More than half of the world’s rentable server storage is managed by four gigantic corporations. Amazon is by far the biggest, with about a third of the market share and more than 35 data centres across the globe.
The next three biggest providers are Microsoft, IBM and Google, each of them adobe a similar global pattern of data servers.
Various of these major server providers regularly duplicate their client’s (internet users) data across their network. This means that your data such as your personal information is uploaded to servers in the country you are located, and then it would rebounce in various other countries.
The issue with this is that there is always a risk that the country your personal data goes to does not have the same level of data protection.
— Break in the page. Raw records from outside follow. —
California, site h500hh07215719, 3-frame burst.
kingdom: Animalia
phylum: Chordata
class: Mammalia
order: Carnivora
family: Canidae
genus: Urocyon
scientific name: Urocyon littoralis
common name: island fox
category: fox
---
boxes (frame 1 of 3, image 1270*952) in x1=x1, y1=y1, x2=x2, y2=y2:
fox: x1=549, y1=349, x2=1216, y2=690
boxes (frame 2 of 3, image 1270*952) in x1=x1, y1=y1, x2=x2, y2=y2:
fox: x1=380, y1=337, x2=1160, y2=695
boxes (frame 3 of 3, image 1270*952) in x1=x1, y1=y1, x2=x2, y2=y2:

If your data ends up in another nation, it can be unclear who has access to it. This puts you at a risk, as your personal information is out there in the world.
The good news is that the major 4 big corporations that are monopolizing the data industry invest tremendously on their cyber security. For example, Google has proclaimed that their data centres are protected with several high levels of security to prevent any unauthorized access of your data. Check out their video below to get more information as they bring the viewers on a personal trip to see brains of how they manage our data:
Things To Do To Keep Your Personal Data More Safe!
1) Personal information is like cash: Value it. Protect it. Personal data, for example, your purchasing history, IP address, or geolocation, has huge incentive to organizations – similar to cash. Make educated choices about whether to share your information to specific organizations by considering the amount of personal data they are requesting, and comparing the advantages you may versus the advantages the organization may get.
2) Monitor your applications. Numerous applications request access to personal data, for example, your geographic area, contacts list and your photo album, before you can utilize their services. Be insightful about who gets that data, and careful about applications that expect access to data that isn't needed or important for the service they are providing. Erase unused applications on your phones or gadgets and keep others secure by performing updates. One usual way to keep your applications in check is by always installing trustworthy antivirus applications. This application scans and observes any abnormal activities and informs you.
3) Manage your privacy settings. Check the privacy and security settings on web services and applications and set them to your comfort level for information sharing. Every gadget, application or program you use will have various options to restrict how and with whom you share data. By exploring these options, you could potentially stop your personal data getting to the wrong hands.